Alıştırma Yönergesi: Lütfen aşağıdaki metinde “Çok öncelerden de hazır gıdalarda” diye başlayan paragrafı, ana bilgilerini koruyarak kısa bir madde listesine dönüştürün.

Verilen Metin:
--

Bundan 1 yıl öncesinden beri -bu işe nereden merak saldığımı tam  hatırlayamasam da- internette katkı maddeleri hazır gıda ürünleri hakkında yazılanları okudum, videoların bir kısmını izledim ve bu konuda yazılmış bir iki kitap okudum. Gönlümden bu konuda yazılmış bütün kitapları okumak geçmesine rağmen züğürt bir öğrenci olmam sebebiyle bunu gerçekleştiremedim. Ama bu zamana kadar okuduklarım bana hazır gıdaları terk etmem konusunda yetti de arttı bile.

Burada da margarinler ve hazır yoğurtlar hakkında derleme yazdım başka konulara değinmek onlar hakkında da derleme yapmak isterim ama bana sanki söylenmişi yeniden söylemek gibi geldiği için en azından bu fikrim değişene kadar bu konularda yazmamaya onun yerine kendi  fikirlerimi ve  tecrübelerimi naçizane paylaşmaya karar verdim.

Çok öncelerden de hazır gıdalarda katkı maddelerinin kullanıldığını biliyordum hatta birkaç kere bir daha bisküvi, çikolata yememeye karar vermiş ardından da boğazıma düşkün olmam sebebiyle bu kararımdan vaz geçmiştim. Fakat durumun sağlıksızlıktan öte haram ve şüpheli olma boyutunu öğrenince çok şükür bu kararımı bugüne kadar hiç esnetmedim ve delmedim.

Lise yıllarında radyo televizyonculuk okuyup şu şehir şehir gezip yöresel yemekler yiyen bir gruba kamera arkasından dahil olup Anadolu’nun gezilmemiş yerini yenmemiş yemeğini bırakmamak gibi nevi şahsıma münhasır bir hayalim vardı. Bu hayalimi yemek işini öyle lanetayn geçiştirenlerden olmadığımı belirtmek adına paylaştım zira yemek benim için çok büyük bir nimettir ve yenilenen haliyle hayat felsefem: “Helal olan her şeyi yerim”. Yemek yemeyi eziyet olarak görenlere de çok kızarım. İşte benim gibi biri vaz geçebildiyse herkes vaz geçebilir diye düşünüyorum.

--

Kayıtlı Bilgiler:
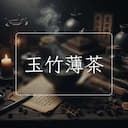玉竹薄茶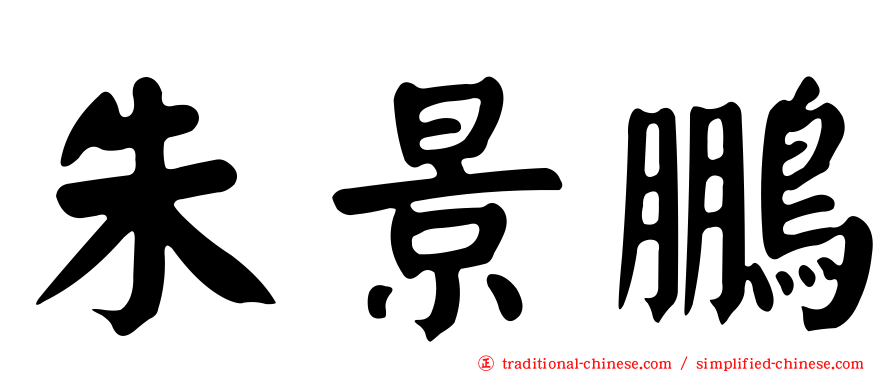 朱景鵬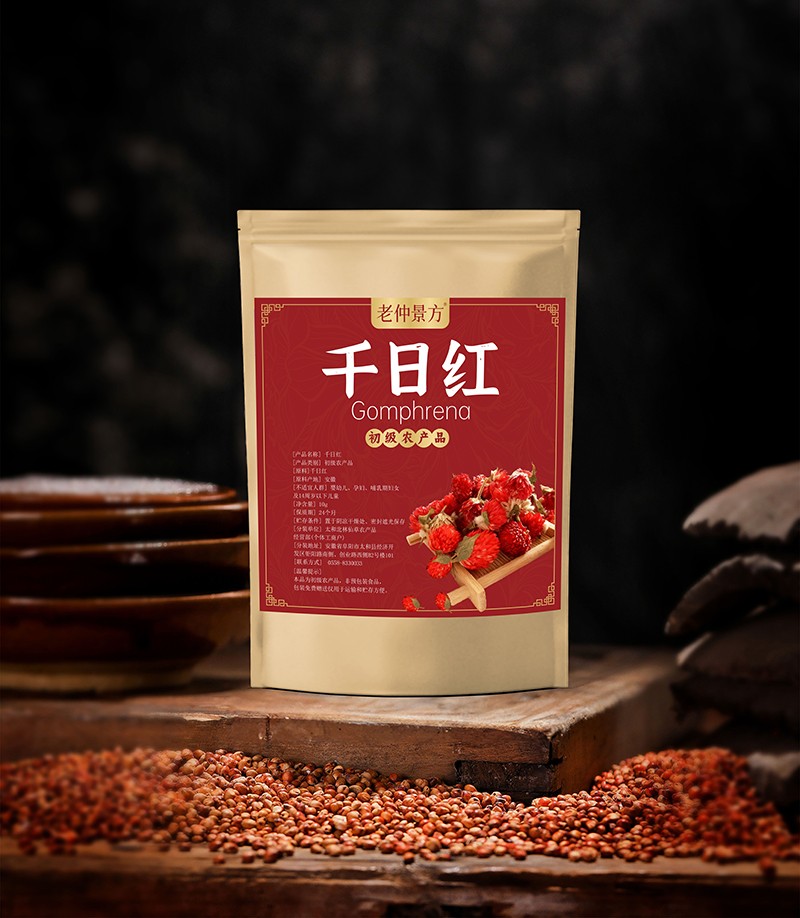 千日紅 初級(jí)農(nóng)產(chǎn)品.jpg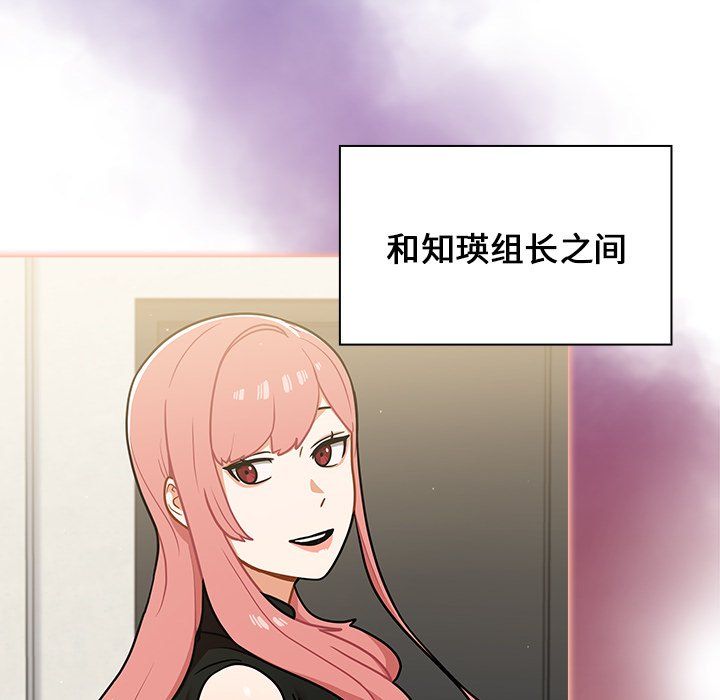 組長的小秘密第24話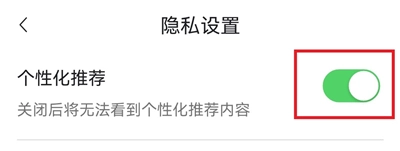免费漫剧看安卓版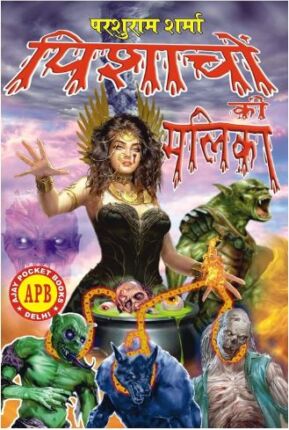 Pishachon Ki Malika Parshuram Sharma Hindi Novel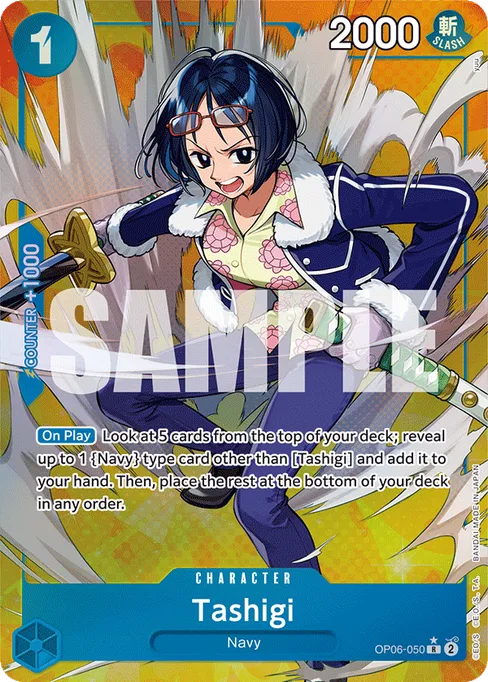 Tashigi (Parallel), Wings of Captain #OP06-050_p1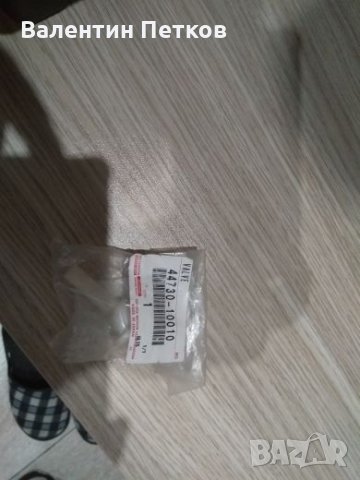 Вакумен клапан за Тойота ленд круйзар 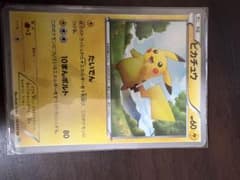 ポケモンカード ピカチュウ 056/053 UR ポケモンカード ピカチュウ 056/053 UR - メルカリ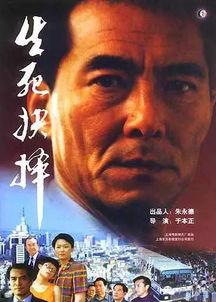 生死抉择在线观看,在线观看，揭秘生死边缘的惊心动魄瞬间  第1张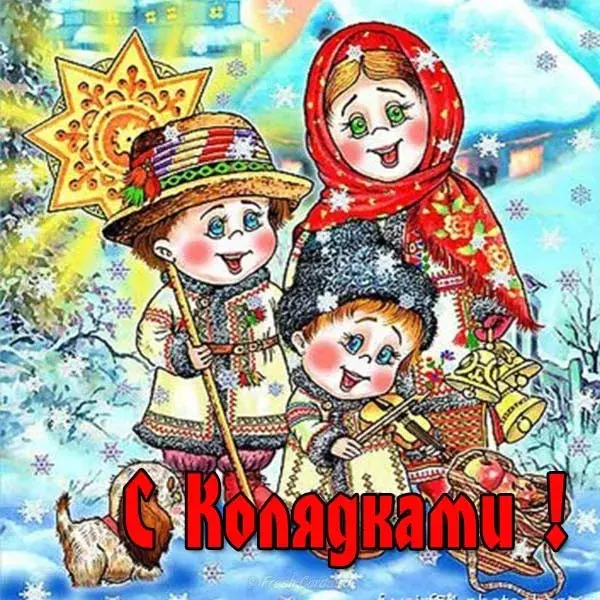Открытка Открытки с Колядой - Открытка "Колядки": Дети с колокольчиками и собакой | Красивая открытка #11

--

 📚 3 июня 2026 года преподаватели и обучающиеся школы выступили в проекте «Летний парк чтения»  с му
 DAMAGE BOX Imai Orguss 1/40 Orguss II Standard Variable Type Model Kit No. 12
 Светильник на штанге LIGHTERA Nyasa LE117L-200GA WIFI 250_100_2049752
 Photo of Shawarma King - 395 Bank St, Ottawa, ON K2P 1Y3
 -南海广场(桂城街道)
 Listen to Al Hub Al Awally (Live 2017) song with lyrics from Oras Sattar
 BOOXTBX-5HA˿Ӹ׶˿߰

--

Tamamlanmış Görev:
- Hazır gıdalarda katkı maddesi kullanıldığını çok önceden beri biliyordum.
- Birkaç kez bisküvi ve çikolata yememeye karar verdim, ancak yemeğe düşkünlüğüm yüzünden bu karardan vazgeçtim.
- Durumun sağlıksızlığın ötesinde haram ve şüpheli olma boyutunu öğrenince kararımı bugüne kadar hiç esnetmedim ve delmedim.